For Princess, it started in early 2020, when she was a 17-year-old senior in high school: she had a pain in her chest, pain that eventually got so severe her parents took her to Hartford Hospital Emergency Department. A scan of her chest showed a mass about three inches across, and a biopsy later revealed she had non-Hodgkins lymphoma. Hartford Hospital transferred her to Connecticut Children’s where she could get specialized care for pediatric cancer.

“When I found out that it was cancer,” Princess says, “I felt everything in me was sucked out. I felt like a ghost. I went numb.” The good news was that the cancer did not appear to have spread anywhere, and the only treatment necessary was chemotherapy. But for Princess, that chemo was brutal. “Honestly,” she says, “the cancer wasn’t the worst part of having cancer. It was the worst pain I’d ever been through in my entire life. I’m a child who doesn’t get hurt a lot. I’ve never broken a bone. So going from never being in any type of pain to doing chemo was shocking. I just had so much trouble describing it to my parents and my siblings. They would see me in so much pain, but not really understand it. I told them it felt like I had been in a fight with someone and I had bruises all over my body, but you can’t see them. It was invisible bruises, everywhere from head to toe.”

* Dataset extract *
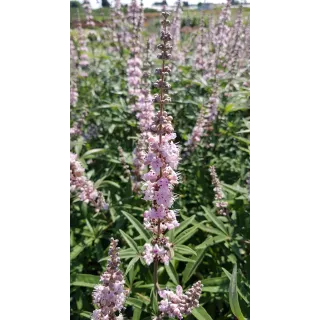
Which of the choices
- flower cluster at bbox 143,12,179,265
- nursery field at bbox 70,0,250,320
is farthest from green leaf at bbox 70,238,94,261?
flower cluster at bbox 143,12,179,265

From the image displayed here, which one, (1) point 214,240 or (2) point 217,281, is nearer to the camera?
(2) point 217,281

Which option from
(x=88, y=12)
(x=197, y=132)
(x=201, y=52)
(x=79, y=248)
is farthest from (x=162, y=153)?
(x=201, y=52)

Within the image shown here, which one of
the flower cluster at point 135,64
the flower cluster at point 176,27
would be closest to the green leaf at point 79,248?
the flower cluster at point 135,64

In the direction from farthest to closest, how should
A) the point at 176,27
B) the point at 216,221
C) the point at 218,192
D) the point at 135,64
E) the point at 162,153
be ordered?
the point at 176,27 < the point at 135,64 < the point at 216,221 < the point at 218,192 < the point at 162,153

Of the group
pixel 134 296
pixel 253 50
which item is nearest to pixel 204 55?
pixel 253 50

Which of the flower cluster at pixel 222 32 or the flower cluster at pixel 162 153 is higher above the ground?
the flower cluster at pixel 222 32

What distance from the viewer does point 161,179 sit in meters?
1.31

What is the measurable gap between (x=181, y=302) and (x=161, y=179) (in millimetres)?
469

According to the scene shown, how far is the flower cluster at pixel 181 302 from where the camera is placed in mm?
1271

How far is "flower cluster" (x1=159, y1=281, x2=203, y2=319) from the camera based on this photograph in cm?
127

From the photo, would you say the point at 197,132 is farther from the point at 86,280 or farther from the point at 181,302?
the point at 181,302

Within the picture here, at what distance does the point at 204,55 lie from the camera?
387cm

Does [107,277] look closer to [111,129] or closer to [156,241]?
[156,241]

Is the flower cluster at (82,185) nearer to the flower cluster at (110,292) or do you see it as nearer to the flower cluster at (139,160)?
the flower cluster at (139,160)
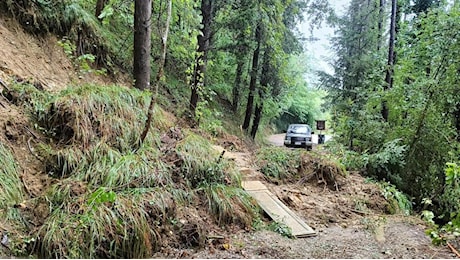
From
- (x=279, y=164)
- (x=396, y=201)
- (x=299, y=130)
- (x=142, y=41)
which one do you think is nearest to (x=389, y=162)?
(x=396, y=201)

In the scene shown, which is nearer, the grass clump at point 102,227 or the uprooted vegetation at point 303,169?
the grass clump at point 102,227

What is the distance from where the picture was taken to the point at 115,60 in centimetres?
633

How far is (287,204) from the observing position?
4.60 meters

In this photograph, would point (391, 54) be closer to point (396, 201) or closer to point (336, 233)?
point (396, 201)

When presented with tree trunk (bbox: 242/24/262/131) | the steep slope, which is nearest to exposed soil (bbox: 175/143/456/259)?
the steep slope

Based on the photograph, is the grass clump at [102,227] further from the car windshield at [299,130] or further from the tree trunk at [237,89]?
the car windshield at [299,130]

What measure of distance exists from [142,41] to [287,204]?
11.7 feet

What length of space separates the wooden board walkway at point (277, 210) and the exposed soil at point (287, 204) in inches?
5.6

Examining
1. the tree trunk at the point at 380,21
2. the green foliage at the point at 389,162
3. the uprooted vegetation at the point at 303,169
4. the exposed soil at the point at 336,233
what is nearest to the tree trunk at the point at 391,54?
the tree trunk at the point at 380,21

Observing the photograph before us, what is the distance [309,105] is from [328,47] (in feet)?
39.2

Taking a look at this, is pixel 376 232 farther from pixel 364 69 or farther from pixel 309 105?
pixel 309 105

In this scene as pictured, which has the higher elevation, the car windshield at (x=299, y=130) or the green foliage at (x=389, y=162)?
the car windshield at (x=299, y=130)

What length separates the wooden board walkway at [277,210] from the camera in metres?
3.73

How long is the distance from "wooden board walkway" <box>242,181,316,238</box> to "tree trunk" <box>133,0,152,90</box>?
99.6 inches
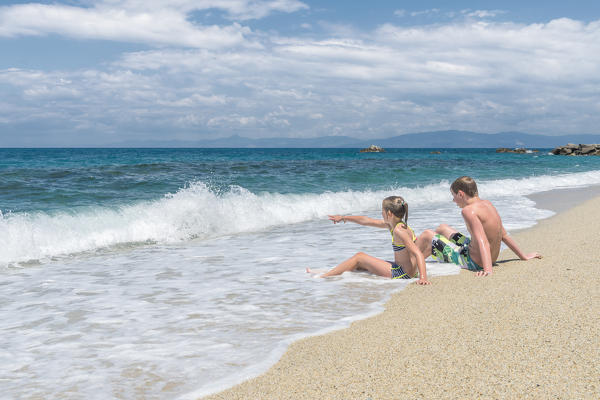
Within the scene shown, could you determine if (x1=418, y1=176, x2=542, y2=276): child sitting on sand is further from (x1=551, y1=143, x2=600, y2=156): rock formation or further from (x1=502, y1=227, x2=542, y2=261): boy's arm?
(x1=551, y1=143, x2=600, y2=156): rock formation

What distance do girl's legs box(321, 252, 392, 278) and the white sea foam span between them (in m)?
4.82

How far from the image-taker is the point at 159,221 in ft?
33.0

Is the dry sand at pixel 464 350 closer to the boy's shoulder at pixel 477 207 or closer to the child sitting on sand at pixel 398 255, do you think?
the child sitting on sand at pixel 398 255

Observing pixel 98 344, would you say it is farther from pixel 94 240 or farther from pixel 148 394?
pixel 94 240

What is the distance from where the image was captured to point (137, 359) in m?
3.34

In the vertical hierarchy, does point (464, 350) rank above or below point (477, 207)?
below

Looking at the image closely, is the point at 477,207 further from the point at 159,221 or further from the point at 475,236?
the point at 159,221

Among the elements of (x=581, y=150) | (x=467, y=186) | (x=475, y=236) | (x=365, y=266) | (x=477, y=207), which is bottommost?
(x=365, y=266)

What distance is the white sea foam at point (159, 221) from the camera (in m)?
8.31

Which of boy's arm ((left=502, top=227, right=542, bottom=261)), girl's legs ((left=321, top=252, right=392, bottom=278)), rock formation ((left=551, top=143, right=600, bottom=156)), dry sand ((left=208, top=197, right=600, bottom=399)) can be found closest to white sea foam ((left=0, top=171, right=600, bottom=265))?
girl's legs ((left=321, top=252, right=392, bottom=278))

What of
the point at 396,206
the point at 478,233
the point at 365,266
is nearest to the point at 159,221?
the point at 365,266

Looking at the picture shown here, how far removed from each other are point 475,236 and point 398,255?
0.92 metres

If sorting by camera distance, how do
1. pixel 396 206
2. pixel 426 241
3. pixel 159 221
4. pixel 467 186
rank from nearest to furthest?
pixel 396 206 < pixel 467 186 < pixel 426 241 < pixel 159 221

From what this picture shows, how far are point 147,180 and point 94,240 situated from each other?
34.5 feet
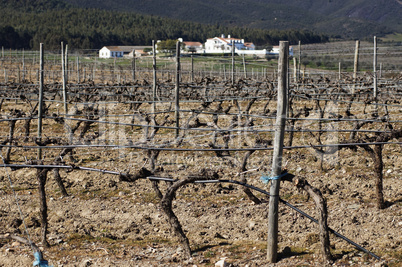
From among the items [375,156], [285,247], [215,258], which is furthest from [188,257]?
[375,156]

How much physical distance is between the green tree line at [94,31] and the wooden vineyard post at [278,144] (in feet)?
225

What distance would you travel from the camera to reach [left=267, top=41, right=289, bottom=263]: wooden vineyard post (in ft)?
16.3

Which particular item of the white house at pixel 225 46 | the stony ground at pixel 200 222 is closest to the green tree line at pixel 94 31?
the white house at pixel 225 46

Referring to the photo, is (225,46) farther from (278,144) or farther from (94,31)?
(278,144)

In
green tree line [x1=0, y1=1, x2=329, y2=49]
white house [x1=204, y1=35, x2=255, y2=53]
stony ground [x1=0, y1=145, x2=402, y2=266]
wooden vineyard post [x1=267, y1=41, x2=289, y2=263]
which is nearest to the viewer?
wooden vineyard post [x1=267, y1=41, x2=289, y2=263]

* Actions to take *
1. Please rewrite the paragraph in Princess's cancer story that begins "For Princess, it started in early 2020" as a short list, keeping its main facts.
2. Write the next part of Princess's cancer story, picking up after its final sentence.

* Answers provided *
1.
- In early 2020, Princess was a 17-year-old high school senior.
- Chest pain became so severe that her parents took her to the Hartford Hospital Emergency Department.
- A chest scan showed a mass about three inches across.
- A biopsy later revealed non-Hodgkin's lymphoma.
- Hartford Hospital transferred her to Connecticut Children's for specialized pediatric cancer care.

2.
The drugs also produced severe nausea, bad enough that she would go without eating for days to avoid throwing up. The chemotherapy ended just as Princess was starting as a freshman at Southern Connecticut, and her first year there was challenging because of lingering side effects of the chemotherapy. But now she’s doing much better. She’s studying to be a pediatric nurse, and she’s joined the Pediatric Cancer Awareness Club, which raises money to sponsor a child with cancer each year and bring some joy into their lives.

She’s in remission and hopes to stay that way. She comes to Connecticut Children’s every three months for a full set of scans and blood tests, to make sure the cancer is staying quiet. “They don’t want to give me that false hope that it can’t come back,” Princess says, “because it could, but we’re trying to be hopeful. And I will hit that three-year mark, when I can switch to twice-a-year exams.”